_Work to do_
Reproduce everything in the court order below, from "ORDER GRANTING IN" down to "DUFFY, Magistrate Judge.".

_Page extract_
United States District Court, Eighth Circuit

November 19, 2013

BLACK HILLS MOLDING, INC., Plaintiff,
v.
BRANDOM HOLDINGS, LLC, Defendant.

ORDER GRANTING IN PART AND DENYING IN PART DEFENDANT'S MOTION TO COMPEL AND GRANTING PLAINTIFF'S MOTION TO DEEM ITS ADMISSIONS TIMELY [DOCKET NOS. 26 & 33]

VERONICA L. DUFFY, Magistrate Judge.

INTRODUCTION

This diversity action is before the court on plaintiff Black Hills Molding's complaint against defendant Brandom Holdings, LLC alleging breach of contract and promissory estoppel. See Docket No. 1-1. Pending is Brandom Holdings' motion to compel plaintiff to respond to certain discovery requests. See Docket No. 26. Plaintiff resists this motion and filed a separate motion requesting that this court deem plaintiff's responses as timely. See Docket No. 33. The Chief District Judge, the Honorable Jeffrey L. Viken, referred these motions to this magistrate judge for resolution pursuant to 28 U.S.C. § 636(b)(1)(A) (2006).

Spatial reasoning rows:
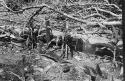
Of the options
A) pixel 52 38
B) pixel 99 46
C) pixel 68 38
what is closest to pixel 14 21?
pixel 52 38

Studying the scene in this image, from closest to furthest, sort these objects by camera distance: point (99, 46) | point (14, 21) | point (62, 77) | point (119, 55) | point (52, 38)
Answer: point (119, 55)
point (99, 46)
point (62, 77)
point (52, 38)
point (14, 21)

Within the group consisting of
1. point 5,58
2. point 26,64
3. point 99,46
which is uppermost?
point 99,46

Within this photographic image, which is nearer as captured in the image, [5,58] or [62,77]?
[62,77]

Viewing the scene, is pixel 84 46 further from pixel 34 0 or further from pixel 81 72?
pixel 34 0

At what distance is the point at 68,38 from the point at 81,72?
35cm

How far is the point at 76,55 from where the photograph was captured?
2066 millimetres

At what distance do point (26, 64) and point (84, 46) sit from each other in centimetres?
43

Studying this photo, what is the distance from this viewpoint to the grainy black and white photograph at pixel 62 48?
1.59 m

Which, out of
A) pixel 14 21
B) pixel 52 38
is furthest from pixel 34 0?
pixel 52 38

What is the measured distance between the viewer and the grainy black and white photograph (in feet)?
5.22

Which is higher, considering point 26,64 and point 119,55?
point 119,55

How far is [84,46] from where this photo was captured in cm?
190

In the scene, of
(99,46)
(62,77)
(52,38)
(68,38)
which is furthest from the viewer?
(52,38)

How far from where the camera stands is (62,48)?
204 cm
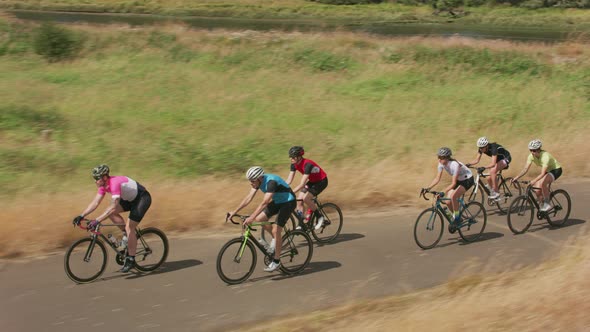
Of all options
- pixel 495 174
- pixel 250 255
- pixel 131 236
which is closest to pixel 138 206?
pixel 131 236

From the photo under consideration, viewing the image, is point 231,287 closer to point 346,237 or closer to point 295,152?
point 295,152

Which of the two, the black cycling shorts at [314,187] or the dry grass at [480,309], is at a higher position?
the black cycling shorts at [314,187]

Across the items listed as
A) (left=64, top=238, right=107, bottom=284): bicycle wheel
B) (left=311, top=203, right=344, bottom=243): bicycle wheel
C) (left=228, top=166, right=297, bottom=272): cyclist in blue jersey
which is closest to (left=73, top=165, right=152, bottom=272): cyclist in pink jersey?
(left=64, top=238, right=107, bottom=284): bicycle wheel

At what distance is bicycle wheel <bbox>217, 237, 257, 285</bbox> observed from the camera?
33.9ft

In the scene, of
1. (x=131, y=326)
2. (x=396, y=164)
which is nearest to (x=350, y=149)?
(x=396, y=164)

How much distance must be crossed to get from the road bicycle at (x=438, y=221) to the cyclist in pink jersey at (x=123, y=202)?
5.18m

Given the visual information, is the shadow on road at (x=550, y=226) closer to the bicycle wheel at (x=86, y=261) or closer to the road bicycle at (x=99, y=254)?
the road bicycle at (x=99, y=254)

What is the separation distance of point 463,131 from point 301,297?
14736 millimetres

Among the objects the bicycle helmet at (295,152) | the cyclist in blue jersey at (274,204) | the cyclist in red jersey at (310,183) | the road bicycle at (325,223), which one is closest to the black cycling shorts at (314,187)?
the cyclist in red jersey at (310,183)

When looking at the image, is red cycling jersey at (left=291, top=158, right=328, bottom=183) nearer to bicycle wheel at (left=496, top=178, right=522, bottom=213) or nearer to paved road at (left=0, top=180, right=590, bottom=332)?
paved road at (left=0, top=180, right=590, bottom=332)

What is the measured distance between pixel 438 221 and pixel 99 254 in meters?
6.30

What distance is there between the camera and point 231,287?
10438mm

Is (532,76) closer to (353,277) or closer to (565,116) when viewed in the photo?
(565,116)

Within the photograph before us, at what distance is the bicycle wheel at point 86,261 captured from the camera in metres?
10.3
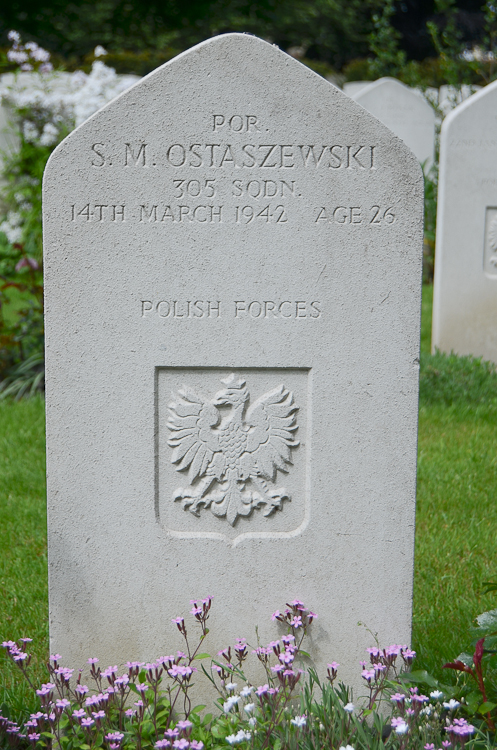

_Output of the exercise_
ORDER GRANTING IN PART AND DENYING IN PART DEFENDANT'S MOTION TO COMPEL AND GRANTING PLAINTIFF'S MOTION TO DEEM ITS ADMISSIONS TIMELY [DOCKET NOS. 26 & 33]

VERONICA L. DUFFY, Magistrate Judge.